### WHAT YOU HAVE TO DO
Please arrange the lines from the start of the rows through the line holding "5. the shoulder patch at (94,113)", inclusive, as a Markdown table with a Num column for the line number and a Line column for its text. Leave out blank lines.

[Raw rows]
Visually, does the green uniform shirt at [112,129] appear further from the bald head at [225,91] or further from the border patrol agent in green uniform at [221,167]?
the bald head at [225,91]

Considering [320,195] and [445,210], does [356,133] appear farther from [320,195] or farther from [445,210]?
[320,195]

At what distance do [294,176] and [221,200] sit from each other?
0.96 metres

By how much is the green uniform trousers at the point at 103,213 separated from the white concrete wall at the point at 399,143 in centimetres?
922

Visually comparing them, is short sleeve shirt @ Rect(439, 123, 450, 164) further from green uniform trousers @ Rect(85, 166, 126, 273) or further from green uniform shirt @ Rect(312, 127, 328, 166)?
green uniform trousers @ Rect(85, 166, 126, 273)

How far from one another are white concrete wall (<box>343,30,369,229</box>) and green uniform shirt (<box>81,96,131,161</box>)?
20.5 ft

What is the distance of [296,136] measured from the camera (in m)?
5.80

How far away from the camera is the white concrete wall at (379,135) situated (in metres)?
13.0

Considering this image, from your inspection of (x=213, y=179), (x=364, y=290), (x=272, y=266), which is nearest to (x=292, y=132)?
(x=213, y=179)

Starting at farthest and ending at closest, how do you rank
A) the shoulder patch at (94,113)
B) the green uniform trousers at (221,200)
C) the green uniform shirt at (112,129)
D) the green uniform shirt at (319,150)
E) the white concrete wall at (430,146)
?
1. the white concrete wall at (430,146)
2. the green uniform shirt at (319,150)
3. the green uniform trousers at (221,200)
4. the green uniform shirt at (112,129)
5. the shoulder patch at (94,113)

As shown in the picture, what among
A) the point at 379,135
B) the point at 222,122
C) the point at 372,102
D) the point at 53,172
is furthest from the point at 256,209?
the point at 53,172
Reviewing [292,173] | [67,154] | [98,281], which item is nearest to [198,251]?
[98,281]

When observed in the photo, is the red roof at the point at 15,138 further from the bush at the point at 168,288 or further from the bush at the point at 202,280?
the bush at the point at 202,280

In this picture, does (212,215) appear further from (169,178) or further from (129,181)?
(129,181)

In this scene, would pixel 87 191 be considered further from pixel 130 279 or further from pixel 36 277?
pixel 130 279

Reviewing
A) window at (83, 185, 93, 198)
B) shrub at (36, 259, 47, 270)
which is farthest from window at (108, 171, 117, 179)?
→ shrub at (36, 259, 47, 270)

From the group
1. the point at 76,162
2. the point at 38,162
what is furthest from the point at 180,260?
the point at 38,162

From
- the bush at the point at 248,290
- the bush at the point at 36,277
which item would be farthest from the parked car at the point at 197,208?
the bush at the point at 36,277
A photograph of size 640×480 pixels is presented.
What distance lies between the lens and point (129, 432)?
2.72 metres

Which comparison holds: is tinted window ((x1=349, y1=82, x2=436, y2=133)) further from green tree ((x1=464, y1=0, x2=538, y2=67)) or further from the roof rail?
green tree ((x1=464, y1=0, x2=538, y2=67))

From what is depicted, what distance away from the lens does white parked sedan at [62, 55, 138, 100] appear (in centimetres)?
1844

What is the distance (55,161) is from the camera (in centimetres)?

### CORRECT OUTPUT
| Num | Line |
|---|---|
| 1 | Visually, does the green uniform shirt at [112,129] appear further from the bald head at [225,91] or further from the border patrol agent in green uniform at [221,167]? |
| 2 | the bald head at [225,91] |
| 3 | Considering [320,195] and [445,210], does [356,133] appear farther from [320,195] or farther from [445,210]? |
| 4 | [320,195] |
| 5 | At what distance do [294,176] and [221,200] sit from each other? |
| 6 | 0.96 metres |
| 7 | By how much is the green uniform trousers at the point at 103,213 separated from the white concrete wall at the point at 399,143 in centimetres? |
| 8 | 922 |
| 9 | Visually comparing them, is short sleeve shirt @ Rect(439, 123, 450, 164) further from green uniform trousers @ Rect(85, 166, 126, 273) or further from green uniform shirt @ Rect(312, 127, 328, 166)? |
| 10 | green uniform trousers @ Rect(85, 166, 126, 273) |
| 11 | How far from one another are white concrete wall (<box>343,30,369,229</box>) and green uniform shirt (<box>81,96,131,161</box>)? |
| 12 | 20.5 ft |
| 13 | What is the distance of [296,136] measured from the camera (in m)? |
| 14 | 5.80 |
| 15 | How far away from the camera is the white concrete wall at (379,135) situated (in metres)? |
| 16 | 13.0 |
| 17 | Considering this image, from your inspection of (x=213, y=179), (x=364, y=290), (x=272, y=266), which is nearest to (x=292, y=132)? |
| 18 | (x=213, y=179) |
| 19 | Starting at farthest and ending at closest, how do you rank |
| 20 | A) the shoulder patch at (94,113) |
| 21 | B) the green uniform trousers at (221,200) |
| 22 | C) the green uniform shirt at (112,129) |
| 23 | D) the green uniform shirt at (319,150) |
| 24 | E) the white concrete wall at (430,146) |
| 25 | ? |
| 26 | 1. the white concrete wall at (430,146) |
| 27 | 2. the green uniform shirt at (319,150) |
| 28 | 3. the green uniform trousers at (221,200) |
| 29 | 4. the green uniform shirt at (112,129) |
| 30 | 5. the shoulder patch at (94,113) |